> [Data for the task]:

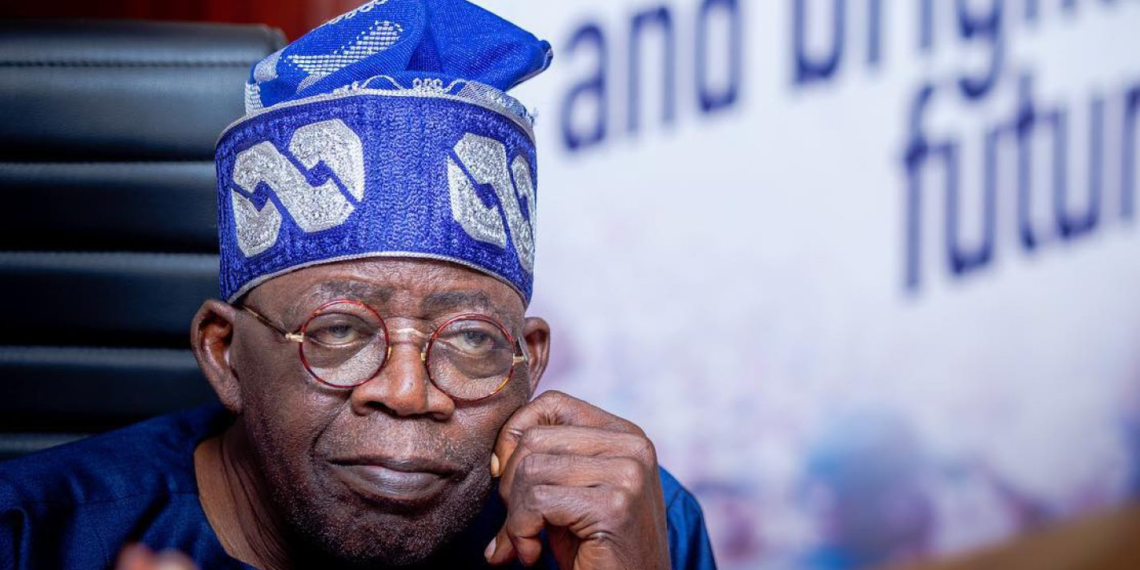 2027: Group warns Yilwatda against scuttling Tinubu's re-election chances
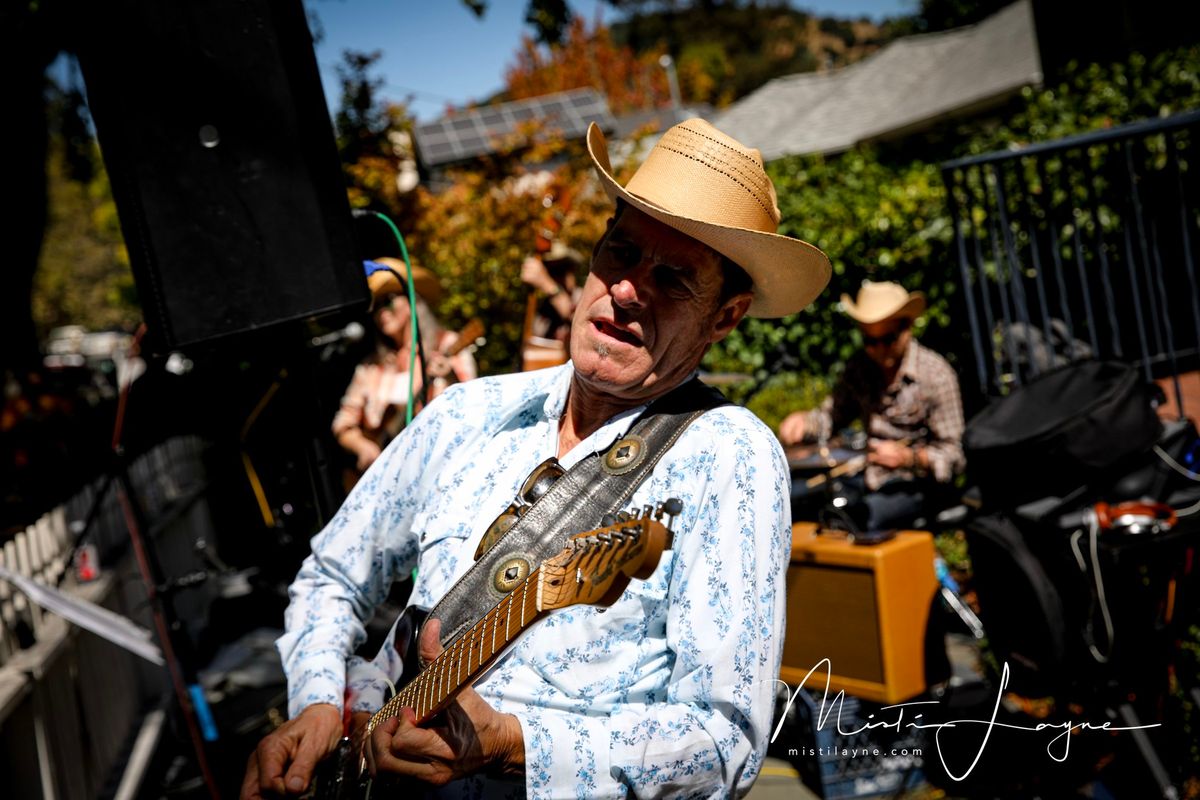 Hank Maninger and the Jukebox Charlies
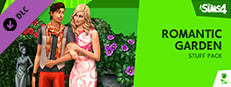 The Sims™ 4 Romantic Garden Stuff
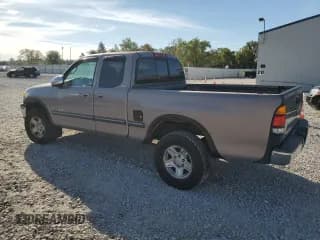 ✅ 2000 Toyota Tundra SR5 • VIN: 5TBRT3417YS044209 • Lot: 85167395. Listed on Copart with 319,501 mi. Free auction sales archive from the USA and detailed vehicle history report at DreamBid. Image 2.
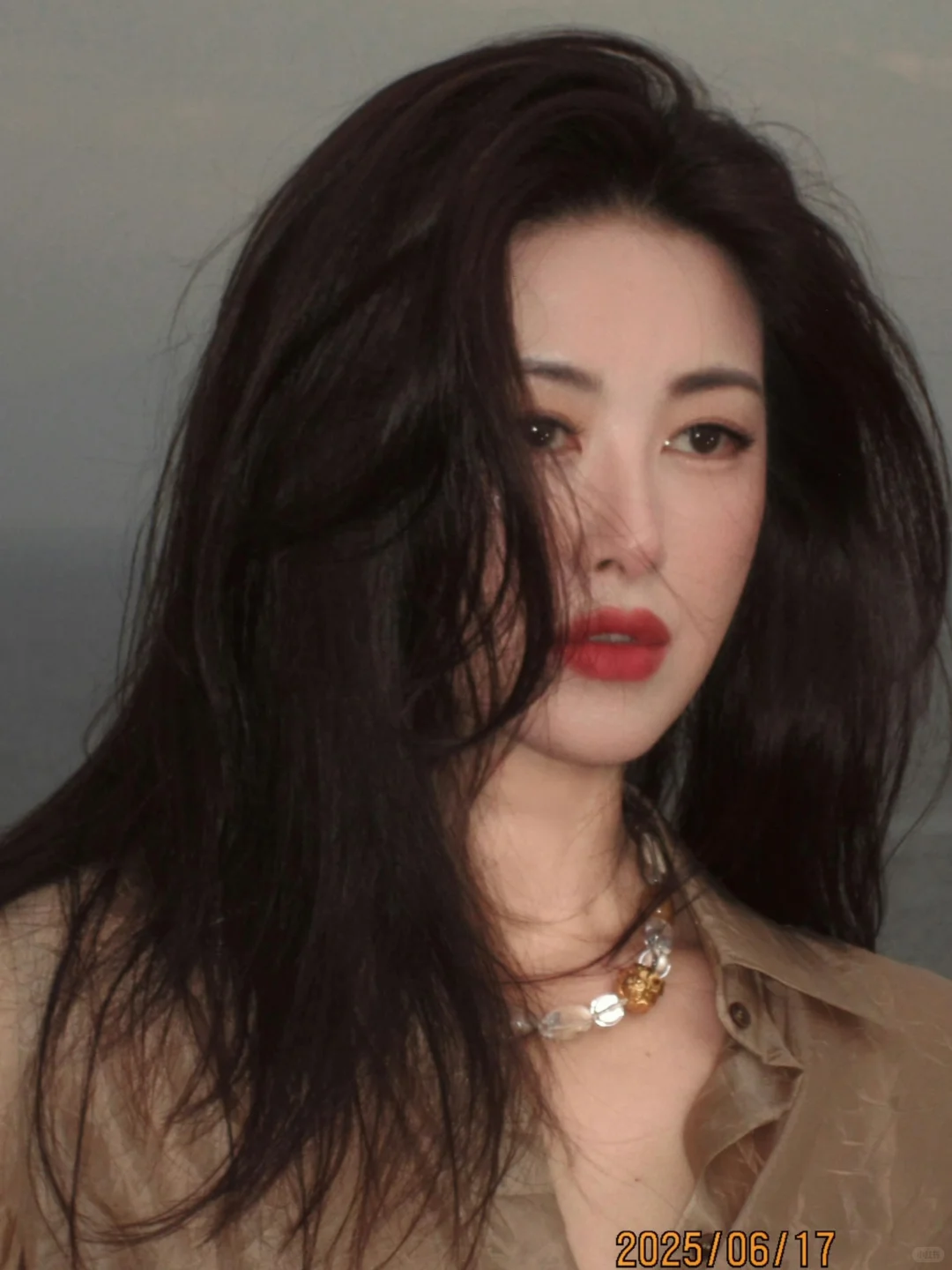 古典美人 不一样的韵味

...

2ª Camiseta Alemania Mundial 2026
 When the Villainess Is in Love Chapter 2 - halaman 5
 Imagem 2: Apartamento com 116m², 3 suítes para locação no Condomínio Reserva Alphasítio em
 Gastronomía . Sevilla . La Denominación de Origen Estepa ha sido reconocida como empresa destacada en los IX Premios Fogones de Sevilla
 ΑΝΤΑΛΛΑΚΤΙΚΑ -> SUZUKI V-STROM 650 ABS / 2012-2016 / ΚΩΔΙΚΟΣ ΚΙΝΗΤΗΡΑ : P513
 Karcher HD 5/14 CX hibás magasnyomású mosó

> [Work to be completed]: Everything from the line containing "Imagem 2: Apartamento" through the line containing "Karcher HD 5/14 CX hibás magasnyomású mosó" in the material above should be retyped exactly, both ends included, and nothing more.

> [Response]:
 Imagem 2: Apartamento com 116m², 3 suítes para locação no Condomínio Reserva Alphasítio em
 Gastronomía . Sevilla . La Denominación de Origen Estepa ha sido reconocida como empresa destacada en los IX Premios Fogones de Sevilla
 ΑΝΤΑΛΛΑΚΤΙΚΑ -> SUZUKI V-STROM 650 ABS / 2012-2016 / ΚΩΔΙΚΟΣ ΚΙΝΗΤΗΡΑ : P513
 Karcher HD 5/14 CX hibás magasnyomású mosó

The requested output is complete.